**Exercise text**
How to Be an Agatha Christie Detective

1. Be completely asexual.
Love? Pfft, you’re much too busy being intellectually superior to the masses to worry about things like natural human urges. You came out of the womb at 74 anyway, and everyone knows that people older than 30 don’t deserve love.
If your name is Tommy or Tuppence, you’re the exception that proves the rule. However, you’ll only get one installment where you’re “young,” and by novel two, your hair will have gone totally white and it will be pretty clear your relationship is only based on a mutual fascination with crime.
2. Be adept at fabricating logic out of nothing.
Someone stares at a painting for a moment too long. You notice a bitten nail amongst nine other filed ones. If these things don’t set off your little gray cells, then maybe you’ll have better luck in a Mary Higgins Clark novel. Within five minutes of being summoned to the crime scene, you should know who the murderer is (bonus points if you haven’t met them or learned that they exist), their top five likes and dislikes, their birthday and Zodiac sign, and why they committed the crime.
Of course, you’ll keep this all to yourself for the next few months while they gradually knock off other people who get too close.
3. Know how to craft and deliver a stellar monologue.
You must have all the building blocks for creating a monologue about whodunnit. You’ll need to have really excellent creative writing skills because you’re developing the narrative based on zero evidence—so your story had better be colorful, even if it’s not supported by facts.
4. Have zany quirks that people find odd but come to realize are just signs of your genius.

**Records supplied**
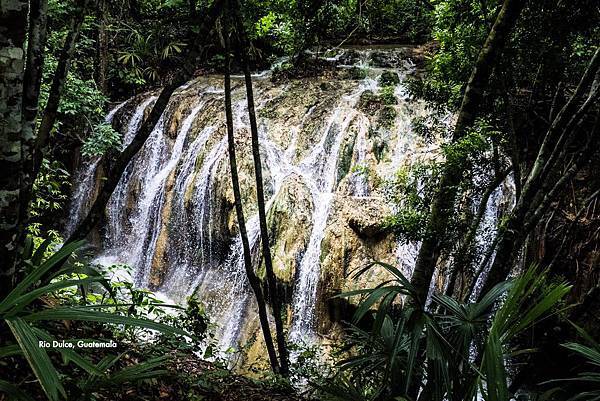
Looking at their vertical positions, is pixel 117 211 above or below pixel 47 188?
below

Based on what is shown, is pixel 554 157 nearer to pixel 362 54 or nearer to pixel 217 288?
pixel 217 288

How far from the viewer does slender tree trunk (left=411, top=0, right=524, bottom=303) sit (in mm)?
2779

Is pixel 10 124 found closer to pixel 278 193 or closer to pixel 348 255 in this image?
pixel 348 255

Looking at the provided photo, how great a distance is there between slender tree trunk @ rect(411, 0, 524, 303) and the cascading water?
158 inches

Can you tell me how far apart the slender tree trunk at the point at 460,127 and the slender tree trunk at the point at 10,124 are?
220 cm

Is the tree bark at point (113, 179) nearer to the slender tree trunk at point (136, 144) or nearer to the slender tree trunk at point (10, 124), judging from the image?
the slender tree trunk at point (136, 144)

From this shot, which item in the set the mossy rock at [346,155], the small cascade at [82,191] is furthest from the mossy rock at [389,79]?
the small cascade at [82,191]

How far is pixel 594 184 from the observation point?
21.6ft

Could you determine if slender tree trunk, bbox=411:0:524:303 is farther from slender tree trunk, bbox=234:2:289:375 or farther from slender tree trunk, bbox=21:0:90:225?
slender tree trunk, bbox=21:0:90:225

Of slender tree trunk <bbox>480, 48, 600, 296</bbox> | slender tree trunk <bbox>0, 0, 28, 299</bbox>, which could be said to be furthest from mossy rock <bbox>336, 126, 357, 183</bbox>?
slender tree trunk <bbox>0, 0, 28, 299</bbox>

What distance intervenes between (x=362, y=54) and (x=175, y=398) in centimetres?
1192

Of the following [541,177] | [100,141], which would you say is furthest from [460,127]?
[100,141]

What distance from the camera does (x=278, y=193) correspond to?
26.8 feet

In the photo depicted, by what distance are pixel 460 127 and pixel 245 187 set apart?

**Task list**
a – Translate this sentence from the guide on being an Agatha Christie detective into Spanish: "You notice a bitten nail amongst nine other filed ones."
b – Pick up the guide on being an Agatha Christie detective after its last line and write the next part.

**Answers to the exercise**
a – Notas una uña mordida entre otras nueve limadas.

b –
Is your head kind of egg-shaped? Are you a huge (old) gossip? Do you have a touch of OCD? Welcome to Agatha Christie’s novel.
5. Always, always be condescending to the paid detectives.
One of the best tactics you have in your arsenal is to pretend to be confused and batty while the Scotland Yard detectives slowly, clearly misexplain everything to you. Don’t worry — in the end, when you deliver your monologue, they’ll realize the cunning genius you are.
Alternatively, you can just be straight-up rude to Scotland Yard, even if they called you in to consult on the crime. After all, they only do this for a living, and you have decades of spotting jagged fingernails under your belt (many decades because you’re old).
6. Only consult on the really creative crimes.
If someone was shot point-blank, this is not the case for you. On the other hand, if the victim was shot point-blank and then artfully surrounded by clocks of different shapes and sizes, by all means, dive in. Keep in mind that the corpse must be dressed to the nines, however. No poor murder victims for you!